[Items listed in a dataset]
—————
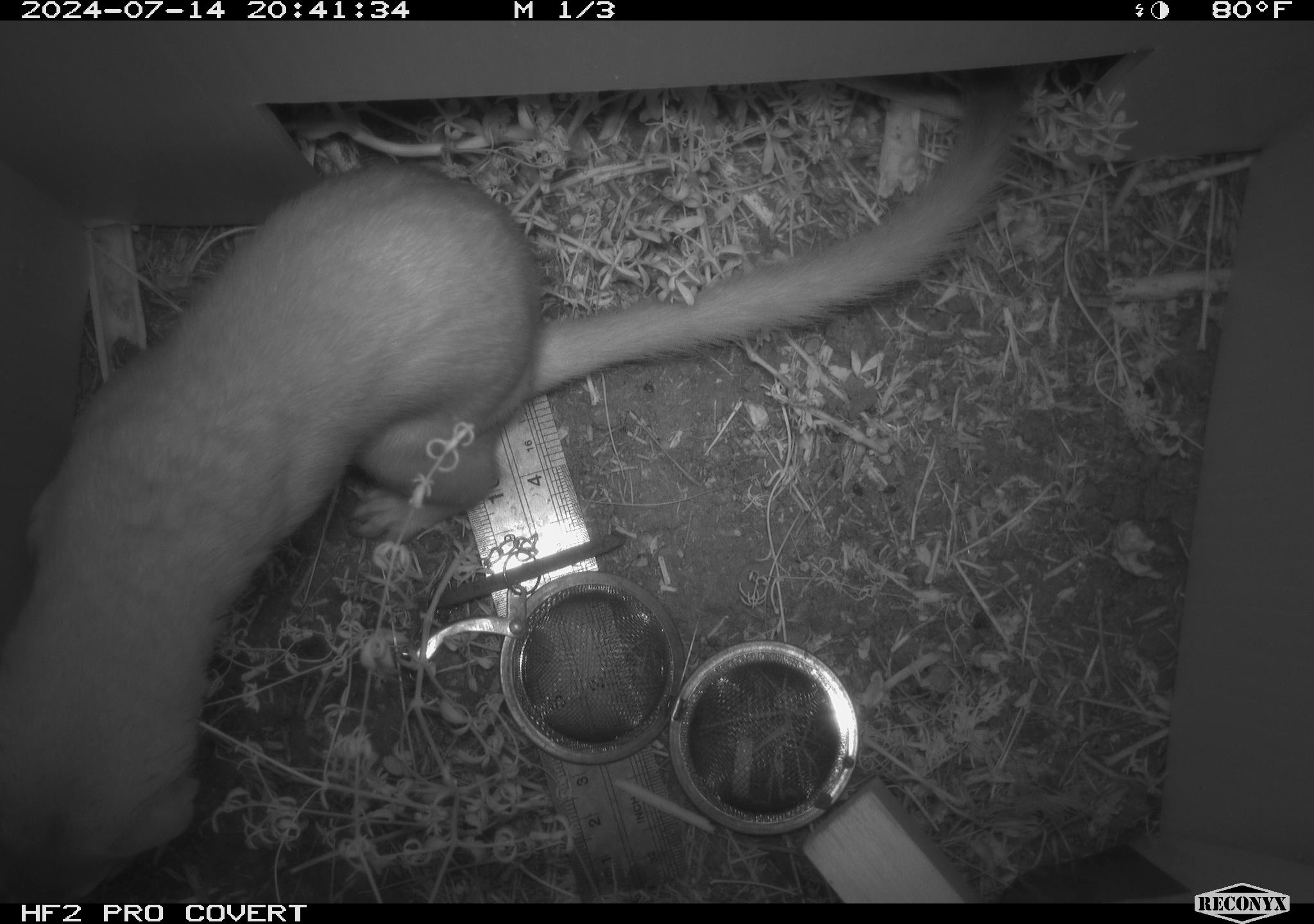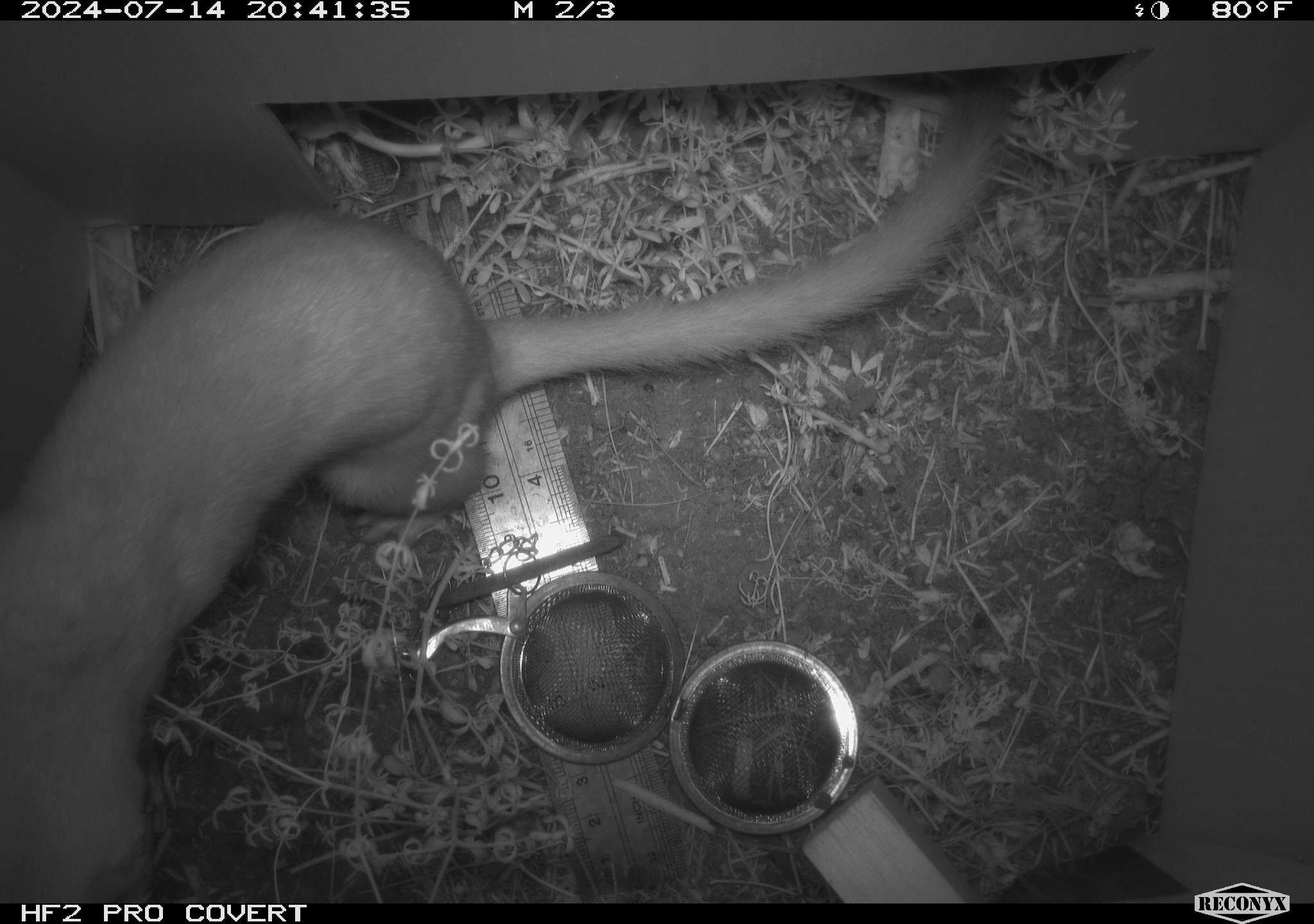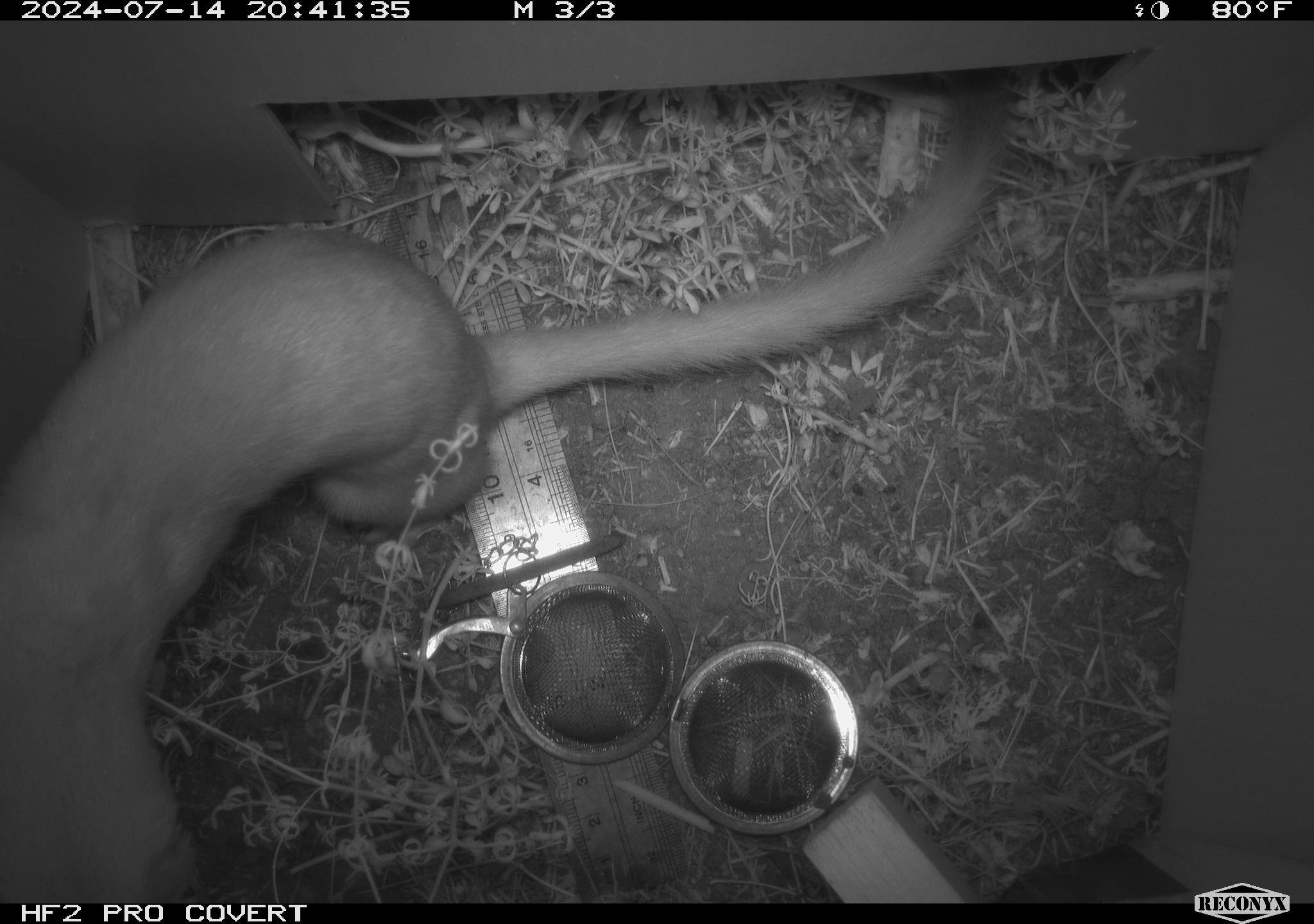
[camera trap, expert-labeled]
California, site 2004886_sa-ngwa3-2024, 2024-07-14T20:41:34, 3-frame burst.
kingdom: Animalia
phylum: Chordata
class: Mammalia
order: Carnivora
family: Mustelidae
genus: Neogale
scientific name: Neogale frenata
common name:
—————
[Exercise description]
No lines before the one containing "class: Mammalia" belong in the answer; write out that line and each one after it exactly, through the end of the records.

[Exercise solution]
class: Mammalia
order: Carnivora
family: Mustelidae
genus: Neogale
scientific name: Neogale frenata
common name:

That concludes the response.